INÉGALITÉS croissantes, gaspillage des ressources, spéculation financière, course absurde aux profits et implosion de l'Europe, voici ce qui est en gros au menu. Et on pourrait jouer au petit jeu dans lequel, partant de l'un de ces termes, on débouche logiquement sur les autres. Ici laissez toute espérance, car rien, strictement rien, ne permet de penser qu'une amélioration est possible.
La crise des subprimes (les prêts immobiliers aux ménages modestes) aux États-Unis a allumé une mèche, conduisant les banques et autres institutions financières à couper les crédits. La crise de confiance a gagné tous les grands pays de l'OCDE, révélant l'extrême fragilité du système financier mondial. On pourrait y voir un anecdotique commencement. Les auteurs démontrent qu'il s'agit en fait du point d'arrivée, le résultat de beaucoup d'irresponsabilité, à la fois des puissances financières, qui ne cessent d'émettre des produits financiers spéculatifs, et des politiques, soucieux de regarder ailleurs.
Le tricot se défait lentement. «Plus question de cadrerla misère par la fuite en avant dans le crédit et l'inflation des prix d'actifs», disent les auteurs, l'affaire des subprimes n'est que la manifestation d'un monde «où la globalisation non maîtrisée est l'agent de ces bouleversements».
Le grand croisement.
Et voici le choc révélateur par excellence ! La fin du monopole de l'Occident, le terme d'une suprématie économique sur le monde qu'il détenait depuis le XVIIe siècle. Repartons pour une nouvelle énumération peu joyeuse mais implacablement causale. Les grands pays de l'OCDE voient leur force industrielle battue en brèche : faible croissance des investissements, prix de revient trop élevés, vieillissement de la population, le capital va vers les pays émergents, où les coûts de production sont plus faibles. Ah ! nous y voilà, l'inexorable arrivée sur le devant de la scène de la Chine et de l'Inde. Le fameux «grand croisement» annoncé en 2002 par l'économiste américain Angus Maddison, la naissance en fait d'une deuxième globalisation.

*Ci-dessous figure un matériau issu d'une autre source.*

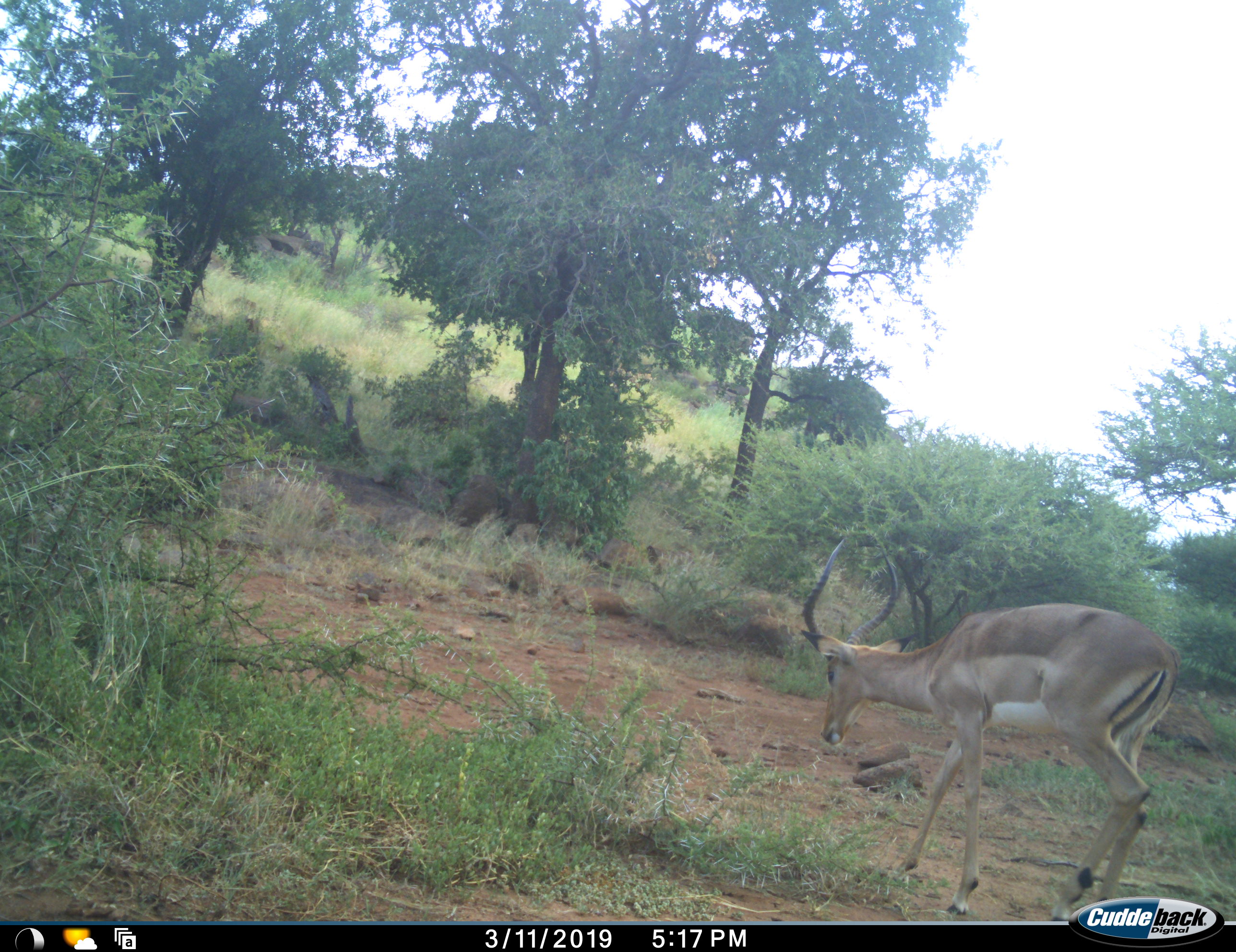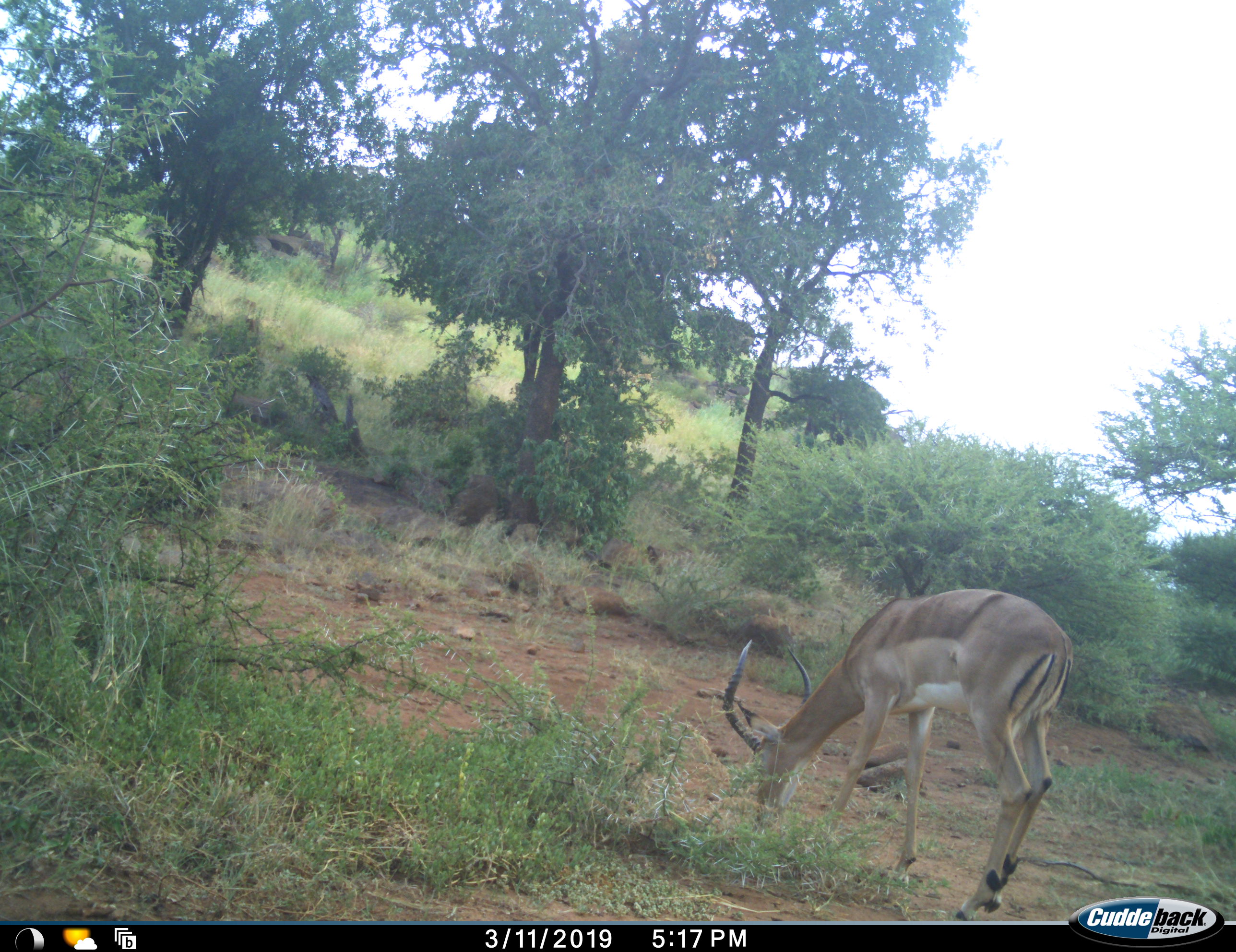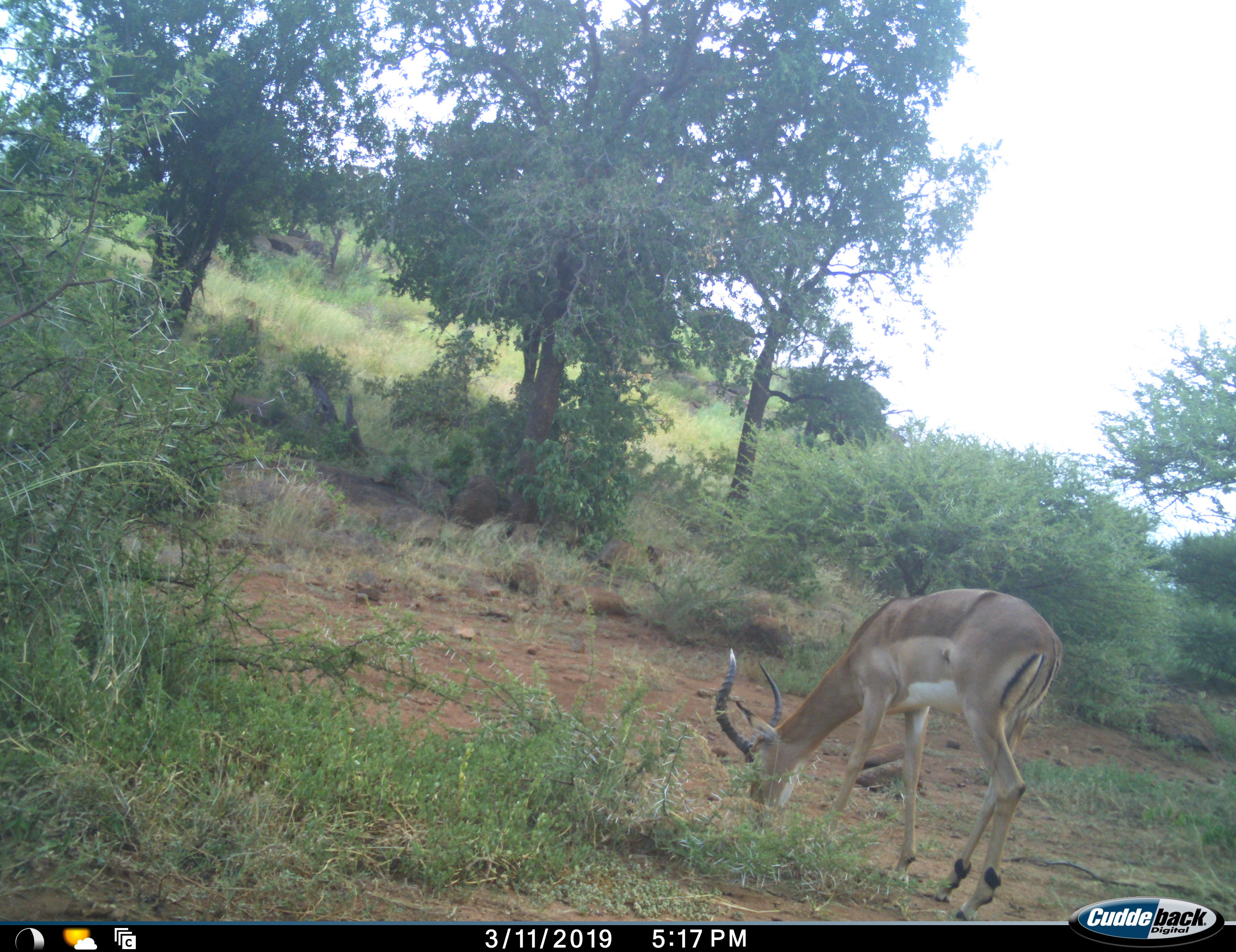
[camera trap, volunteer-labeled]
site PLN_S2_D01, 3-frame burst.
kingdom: Animalia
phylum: Chordata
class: Mammalia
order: Artiodactyla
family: Bovidae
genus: Aepyceros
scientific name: Aepyceros melampus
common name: impala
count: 1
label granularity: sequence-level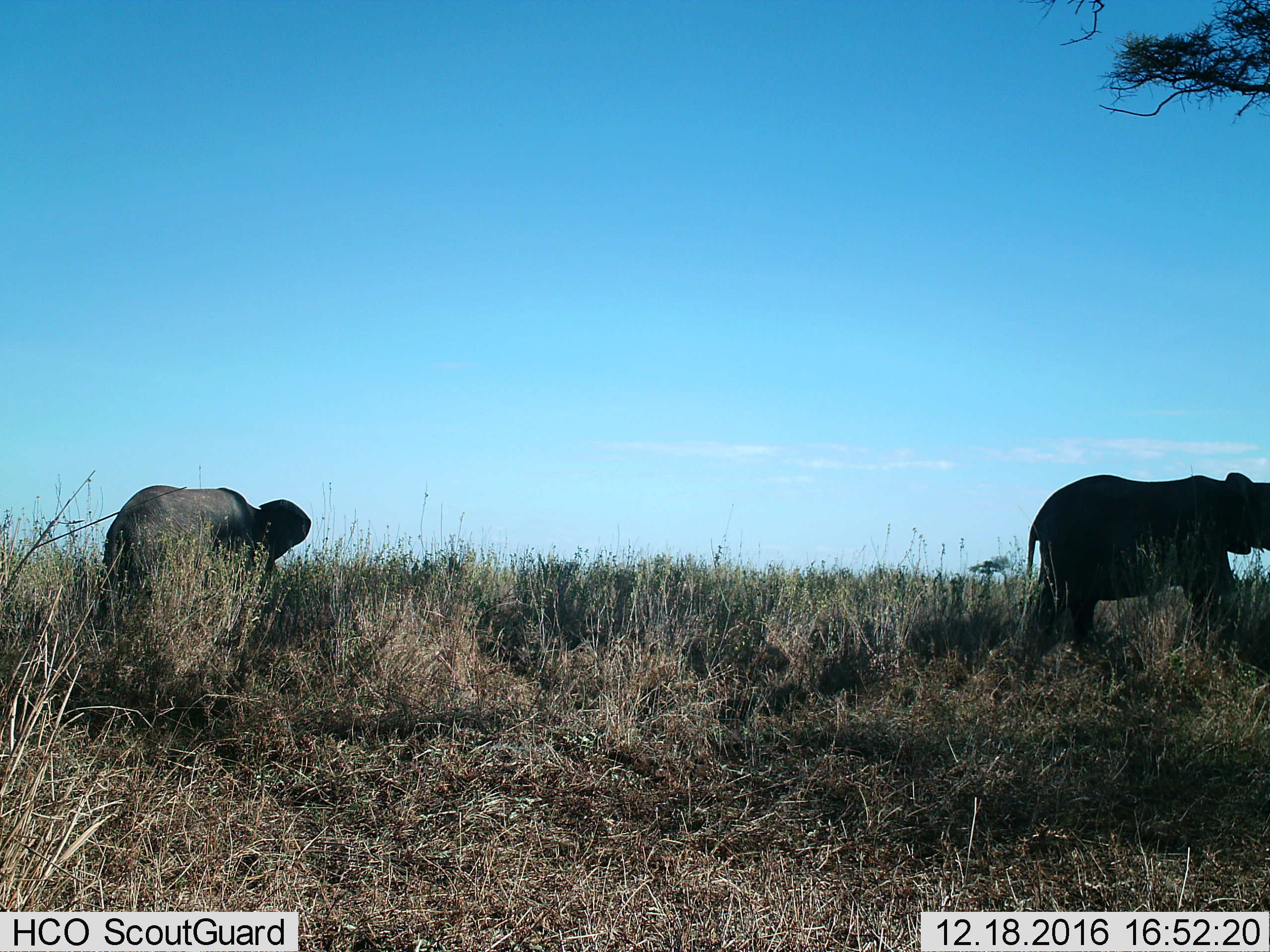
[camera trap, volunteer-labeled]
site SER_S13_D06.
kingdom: Animalia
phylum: Chordata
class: Mammalia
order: Proboscidea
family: Elephantidae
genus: Loxodonta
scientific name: Loxodonta africana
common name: african bush elephant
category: elephant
Elephant (african bush elephant) (Loxodonta africana), count 2. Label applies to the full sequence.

C'est avec beaucoup de soin que les auteurs éclairent la bagarre pour les parts de marché mondial, le recul des États-Unis, de l'Angleterre et de la France, «avec les résultats que l'on imagine sur les balances commerciales des biens à la fin de 2007».
A contrario, les pays émergents font une terrible percée, en particulier dans les secteurs des biens milieu de gamme, et le livre nous verse en pluie une liste de grandes firmes occidentales progressivement contrôlées. Tel le chimiste américain General Chemical Industrial Products, passé sous la coupe de l'Indien Tata Chemicals. Demain, Jaguar et Land Rover passeront dans le four tandoori.
Mais si la globalisation accélère la redistribution des cartes, c'est mal connaître l'économie, qui est chose vivante, que de croire qu'un processus va toujours dans le même sens. La fin des 29es jeux Olympiques en Chine voit le début d'un tassement de la croissance, en dépit du succès de l'organisation de ces jeux. Les auteurs, qui instruisent totalement à charge, peuvent-ils ignorer que tout est réversible et que les exportations chinoises vers les États-Unis et l'Europe stagnent ? Les limites du vainqueur, ce sont ses dépendances à l'égard de ceux qu'il a terrassés. La globalisation, c'est un peu la dialectique du maître et de l'esclave, on ne règne pas longtemps sur ceux que l'on annihile.
«Le monde entre dans la stagflation», «Le plus dur reste à venir», «La fête est finie»: l'ouvrage fourmille de ces formules-chocs dont on ne sait si elles relèvent du constat brut, de la prévision scientifique ou d'une posture de Cassandre un peu systématique. C'est là l'équivoque d'un livre qui, au fil d'analyses très rigoureuses d'une situation où tout semble se déliter, en reste à l'affirmation que le pire va empirer d'une façon exponentielle. La crise des marchés financiers, en particulier, est «la centrifugeuse qui va faire exploser l'Europe», selon les auteurs.
Est-il naïf de penser que la vitalité du capitalisme, certes plus fragile car mondialisé, est extrême, et de rappeler qu'il a su
dans le passé toujours rebondir ? En 2005, les auteurs prédisaient l'autodestruction du système. Ils ont du retard sur un puissant théoricien qui annonçait cette implosion inéluctable il y a maintenant cent cinquante ans. Il se nommait Karl Marx.
« Globalisation - Le Pire est à venir », Patrick Artus, Marie-Paule Viard, La Découverte, 164 pages, 12,50 euros. Patrick Artus est directeur de la recherche à la banque Natixis, professeur à Polytechnique et à l'université Paris-I. Marie-Paule Viard a été rédactrice en chef du magazine « Enjeux-Les Échos ».